Page MenuHomeSoftware Heritage

Investigate using zfs snapshots for incremental database backups, instead of rsync
Closed, MigratedEdits Locked

Description

The current database backup system is based on barman

It uses a combination of continuous WAL archival, and weekly base backups using rsync, to achieve point in time recovery over a window of several weeks.

This system is well integrated and works without many issues.

The main problems with this system are the following:

  • uses rsync for incremental backups; this forces the system to look at all database files on the system, and transfer them in full if they have changed. Now that we're using zfs, we could be much more efficient by using zfs snapshots (and transfer only the changed blocks, without ever touching the filesystem level). We're also unable to recover from an interrupted backup (so we need to do it again)
  • only does a weekly base backup; this forces us to replay, in the worst case, more than a week of WALs, to do a recovery. In our tests, this took a lot of time. Doing more frequent backups is not really tractable with rsync, as the full backup takes almost 2 days now.

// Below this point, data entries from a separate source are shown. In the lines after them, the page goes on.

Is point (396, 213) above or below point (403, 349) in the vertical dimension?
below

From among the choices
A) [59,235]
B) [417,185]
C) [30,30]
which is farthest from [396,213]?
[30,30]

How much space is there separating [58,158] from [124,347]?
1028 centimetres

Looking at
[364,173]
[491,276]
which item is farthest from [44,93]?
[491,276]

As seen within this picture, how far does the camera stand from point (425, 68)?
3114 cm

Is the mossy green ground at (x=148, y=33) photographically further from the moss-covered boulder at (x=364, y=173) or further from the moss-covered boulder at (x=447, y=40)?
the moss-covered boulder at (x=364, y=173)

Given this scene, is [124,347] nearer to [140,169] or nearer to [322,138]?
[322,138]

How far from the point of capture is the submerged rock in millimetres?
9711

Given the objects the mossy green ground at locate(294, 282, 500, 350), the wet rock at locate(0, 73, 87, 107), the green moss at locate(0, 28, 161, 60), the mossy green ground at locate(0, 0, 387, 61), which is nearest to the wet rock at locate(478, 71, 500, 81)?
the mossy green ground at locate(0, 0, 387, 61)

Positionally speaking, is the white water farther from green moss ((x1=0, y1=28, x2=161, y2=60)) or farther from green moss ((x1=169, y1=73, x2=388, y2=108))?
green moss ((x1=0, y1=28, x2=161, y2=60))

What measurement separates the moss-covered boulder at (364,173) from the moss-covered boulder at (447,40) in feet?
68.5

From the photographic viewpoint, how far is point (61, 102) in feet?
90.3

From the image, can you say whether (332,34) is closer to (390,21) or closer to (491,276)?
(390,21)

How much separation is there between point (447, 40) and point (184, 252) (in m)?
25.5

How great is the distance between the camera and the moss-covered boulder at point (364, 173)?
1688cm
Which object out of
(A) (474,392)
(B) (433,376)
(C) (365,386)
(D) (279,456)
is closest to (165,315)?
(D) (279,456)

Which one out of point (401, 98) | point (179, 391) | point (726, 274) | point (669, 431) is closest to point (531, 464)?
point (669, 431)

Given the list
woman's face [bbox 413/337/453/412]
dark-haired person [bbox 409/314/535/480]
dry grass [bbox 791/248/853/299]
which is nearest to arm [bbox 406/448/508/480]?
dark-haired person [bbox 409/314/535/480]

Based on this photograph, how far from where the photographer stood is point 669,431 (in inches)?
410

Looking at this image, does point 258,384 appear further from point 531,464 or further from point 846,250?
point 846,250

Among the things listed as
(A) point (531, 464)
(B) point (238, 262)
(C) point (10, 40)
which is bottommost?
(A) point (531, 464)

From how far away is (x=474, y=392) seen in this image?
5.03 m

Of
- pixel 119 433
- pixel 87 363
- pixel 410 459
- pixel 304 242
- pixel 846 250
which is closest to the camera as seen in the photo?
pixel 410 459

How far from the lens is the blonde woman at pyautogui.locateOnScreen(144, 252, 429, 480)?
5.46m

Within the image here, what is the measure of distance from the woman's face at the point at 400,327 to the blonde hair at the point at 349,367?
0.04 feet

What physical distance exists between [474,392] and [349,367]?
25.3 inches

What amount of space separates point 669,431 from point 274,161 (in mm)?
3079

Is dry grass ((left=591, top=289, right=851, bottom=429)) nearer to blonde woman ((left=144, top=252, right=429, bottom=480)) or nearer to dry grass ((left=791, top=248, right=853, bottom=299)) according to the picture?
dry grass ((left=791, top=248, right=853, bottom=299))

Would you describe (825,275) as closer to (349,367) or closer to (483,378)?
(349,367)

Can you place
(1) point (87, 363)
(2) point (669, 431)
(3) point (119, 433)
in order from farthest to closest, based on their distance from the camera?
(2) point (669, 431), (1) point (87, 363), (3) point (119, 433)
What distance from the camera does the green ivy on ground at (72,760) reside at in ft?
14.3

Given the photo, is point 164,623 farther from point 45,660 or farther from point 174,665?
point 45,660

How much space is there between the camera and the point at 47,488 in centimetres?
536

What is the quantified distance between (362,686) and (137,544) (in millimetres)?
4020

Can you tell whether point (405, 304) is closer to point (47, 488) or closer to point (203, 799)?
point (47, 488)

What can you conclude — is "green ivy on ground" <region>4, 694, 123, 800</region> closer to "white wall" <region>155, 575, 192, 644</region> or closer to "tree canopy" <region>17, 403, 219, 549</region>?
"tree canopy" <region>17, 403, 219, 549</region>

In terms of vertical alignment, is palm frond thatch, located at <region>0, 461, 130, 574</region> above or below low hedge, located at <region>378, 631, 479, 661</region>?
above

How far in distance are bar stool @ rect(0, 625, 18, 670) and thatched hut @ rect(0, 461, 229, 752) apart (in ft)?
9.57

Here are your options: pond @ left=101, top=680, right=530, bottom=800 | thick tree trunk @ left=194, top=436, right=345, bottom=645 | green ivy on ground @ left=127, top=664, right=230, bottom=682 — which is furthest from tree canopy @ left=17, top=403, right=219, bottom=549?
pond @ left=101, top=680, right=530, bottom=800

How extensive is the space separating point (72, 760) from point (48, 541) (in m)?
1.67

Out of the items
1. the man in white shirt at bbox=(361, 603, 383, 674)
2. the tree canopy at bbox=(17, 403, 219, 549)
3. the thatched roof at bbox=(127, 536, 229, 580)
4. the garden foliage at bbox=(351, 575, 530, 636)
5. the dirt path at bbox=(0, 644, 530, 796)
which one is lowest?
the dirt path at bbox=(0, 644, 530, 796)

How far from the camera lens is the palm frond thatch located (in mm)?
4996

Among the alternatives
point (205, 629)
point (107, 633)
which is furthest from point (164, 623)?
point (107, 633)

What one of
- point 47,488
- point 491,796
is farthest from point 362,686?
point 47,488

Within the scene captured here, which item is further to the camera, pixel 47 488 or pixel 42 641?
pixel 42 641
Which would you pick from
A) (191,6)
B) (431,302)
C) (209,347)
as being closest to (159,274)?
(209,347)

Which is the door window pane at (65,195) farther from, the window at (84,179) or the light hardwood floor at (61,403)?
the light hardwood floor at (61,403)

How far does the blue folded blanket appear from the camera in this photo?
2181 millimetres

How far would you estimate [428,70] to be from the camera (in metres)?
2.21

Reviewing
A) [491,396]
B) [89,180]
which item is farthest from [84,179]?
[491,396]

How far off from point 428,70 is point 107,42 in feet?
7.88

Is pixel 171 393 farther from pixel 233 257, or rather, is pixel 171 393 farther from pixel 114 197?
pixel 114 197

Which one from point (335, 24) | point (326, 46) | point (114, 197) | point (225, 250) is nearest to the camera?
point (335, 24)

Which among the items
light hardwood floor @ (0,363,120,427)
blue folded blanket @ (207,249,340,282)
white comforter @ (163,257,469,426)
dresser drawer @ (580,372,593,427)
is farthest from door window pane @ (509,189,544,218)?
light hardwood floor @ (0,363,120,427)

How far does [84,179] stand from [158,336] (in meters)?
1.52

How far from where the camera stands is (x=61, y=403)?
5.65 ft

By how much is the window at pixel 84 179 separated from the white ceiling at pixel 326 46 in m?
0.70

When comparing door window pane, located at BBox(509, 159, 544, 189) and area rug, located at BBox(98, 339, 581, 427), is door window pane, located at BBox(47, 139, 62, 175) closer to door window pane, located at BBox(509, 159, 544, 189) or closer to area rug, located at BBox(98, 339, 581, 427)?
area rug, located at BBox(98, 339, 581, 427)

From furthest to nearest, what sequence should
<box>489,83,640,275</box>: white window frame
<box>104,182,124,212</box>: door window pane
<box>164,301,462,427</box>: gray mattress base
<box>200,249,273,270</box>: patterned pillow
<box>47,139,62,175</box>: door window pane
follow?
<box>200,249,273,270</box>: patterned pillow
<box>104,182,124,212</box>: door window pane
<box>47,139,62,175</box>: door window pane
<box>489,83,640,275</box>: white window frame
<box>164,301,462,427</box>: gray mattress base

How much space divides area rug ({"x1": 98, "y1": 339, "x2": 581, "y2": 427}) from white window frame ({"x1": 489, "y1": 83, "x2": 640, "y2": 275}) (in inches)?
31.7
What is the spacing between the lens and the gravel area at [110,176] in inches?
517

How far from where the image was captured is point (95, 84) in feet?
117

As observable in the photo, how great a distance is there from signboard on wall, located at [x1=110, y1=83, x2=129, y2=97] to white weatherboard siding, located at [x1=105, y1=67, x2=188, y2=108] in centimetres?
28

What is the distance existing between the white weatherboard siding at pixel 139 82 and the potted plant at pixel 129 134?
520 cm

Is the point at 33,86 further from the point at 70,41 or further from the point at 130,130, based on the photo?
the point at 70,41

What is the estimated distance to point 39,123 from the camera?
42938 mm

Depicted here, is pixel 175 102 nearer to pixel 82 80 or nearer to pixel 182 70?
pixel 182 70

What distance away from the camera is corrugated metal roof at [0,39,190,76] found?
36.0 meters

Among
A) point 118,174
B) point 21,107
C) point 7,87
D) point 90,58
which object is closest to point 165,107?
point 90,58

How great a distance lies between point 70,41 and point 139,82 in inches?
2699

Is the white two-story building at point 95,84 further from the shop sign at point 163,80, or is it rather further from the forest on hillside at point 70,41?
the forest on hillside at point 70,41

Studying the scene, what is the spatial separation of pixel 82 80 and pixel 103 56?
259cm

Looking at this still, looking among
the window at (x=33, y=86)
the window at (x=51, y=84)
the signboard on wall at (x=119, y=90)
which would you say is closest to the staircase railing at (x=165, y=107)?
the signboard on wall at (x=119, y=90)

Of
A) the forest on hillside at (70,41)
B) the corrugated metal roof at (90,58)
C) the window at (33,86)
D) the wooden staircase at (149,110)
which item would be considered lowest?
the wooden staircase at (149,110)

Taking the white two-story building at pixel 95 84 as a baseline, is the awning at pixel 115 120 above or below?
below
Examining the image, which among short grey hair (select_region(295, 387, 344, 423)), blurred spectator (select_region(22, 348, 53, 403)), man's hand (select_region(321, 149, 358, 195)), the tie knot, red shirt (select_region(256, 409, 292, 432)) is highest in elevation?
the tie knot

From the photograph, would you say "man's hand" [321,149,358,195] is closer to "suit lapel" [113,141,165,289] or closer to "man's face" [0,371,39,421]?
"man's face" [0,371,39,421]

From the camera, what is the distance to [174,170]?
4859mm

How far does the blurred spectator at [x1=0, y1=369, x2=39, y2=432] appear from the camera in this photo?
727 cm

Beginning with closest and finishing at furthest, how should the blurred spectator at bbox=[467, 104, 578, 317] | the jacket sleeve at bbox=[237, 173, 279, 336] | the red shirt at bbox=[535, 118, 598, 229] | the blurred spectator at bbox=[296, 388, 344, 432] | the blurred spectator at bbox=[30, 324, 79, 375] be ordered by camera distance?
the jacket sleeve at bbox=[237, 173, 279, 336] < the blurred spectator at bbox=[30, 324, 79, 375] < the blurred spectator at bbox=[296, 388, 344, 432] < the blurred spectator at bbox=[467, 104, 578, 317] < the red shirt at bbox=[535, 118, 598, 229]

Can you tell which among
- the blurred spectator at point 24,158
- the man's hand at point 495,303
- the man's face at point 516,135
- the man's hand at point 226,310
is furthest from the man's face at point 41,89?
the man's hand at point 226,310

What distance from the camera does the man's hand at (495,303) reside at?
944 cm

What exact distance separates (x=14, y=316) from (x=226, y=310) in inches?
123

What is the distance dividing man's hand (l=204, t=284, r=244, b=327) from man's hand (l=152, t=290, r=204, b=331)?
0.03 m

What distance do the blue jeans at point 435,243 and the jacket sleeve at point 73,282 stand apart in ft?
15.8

Unfortunately I haven't been able to find a postgres backup system with proper zfs integration, which means we would need to design our own, with a combination of snapshots using zfs send/receive and wal archival using pg_receivexlog.

We'd also need to use zfs on the backup server, which doesn't feel like too much of an issue, except for the fact that the current backup server doesn't have much wiggle room.

Event Timeline

olasd triaged this task as Wishlist priority.Dec 2 2020, 10:35 AM
olasd created this task.

can storage be easily added to the backup server?

banco and the storage array attached to it are both five years old and coming on their end of warranty period. It can probably be extended, but I don't know if we want to do that or to replace it with another server.